What Surprised me the Most?

There is more logic than I could have ever expected, and the code needs to be flexible enough to accomodate everything. To give an example, let’s walk through a ranged unit determining what to shoot.

  • Drop a new circular physics object sized by the archers range.
  • Once an enemy collides with that object, shoot the enemy and remove the ranged physics object.
  • Once the enemy dies, drop the range physics object again and wait for another enemy to collide.

By that point, I thought I had the foundation of archers working. As I developed more, the code had to be adjusted in some way. What happens when a unit walks out of range? If multiple units are in range, how will you decide which unit to attack? Should arrows collide with only their intended target, or hit other obstacles in the way? What if a unit has a min range in addition to a max range like a catapult? Are two different projectile types need to handle splash damage and normal damage separately? What about special effects like poison on an arrow?

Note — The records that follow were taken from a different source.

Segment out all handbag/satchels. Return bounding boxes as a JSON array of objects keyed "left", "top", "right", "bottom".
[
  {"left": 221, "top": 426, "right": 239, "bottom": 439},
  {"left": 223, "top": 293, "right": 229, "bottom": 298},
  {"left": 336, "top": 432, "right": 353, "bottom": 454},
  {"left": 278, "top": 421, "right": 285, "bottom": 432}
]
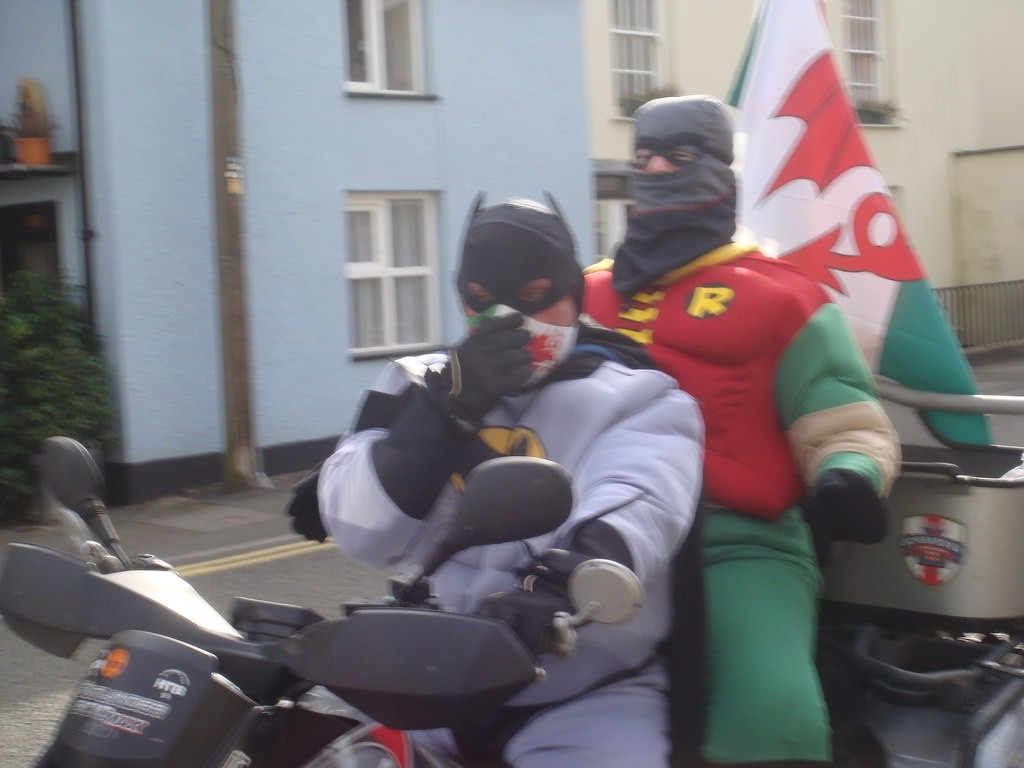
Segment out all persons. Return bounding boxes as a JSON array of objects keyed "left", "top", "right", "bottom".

As you can see, each feature touches the code in some way, so organization will be critical.

Onwards

You’ll notice my demo is of the tower defense variety. Tower Defense games like Defender Chronicles and Kingdom Rush have always been among my favorite mobile games, so it is natural that I’m pulled towards that direction. In terms of scope, I’m a bit concerned but I won’t turn back just yet. Most importantly, I’d like to add enough interesting, new concepts to move the genre forward a bit.

Over the next two weeks my focus will be movement and melee combat. I’d like movement to feel organic for skirmishers, and I’d also like to add a formation option to group units together. For combat, make the units smarter and visually make things look more interesting. For example, have units pick up their speed as they get closer to engaging someone. Check back in two weeks to see how it goes!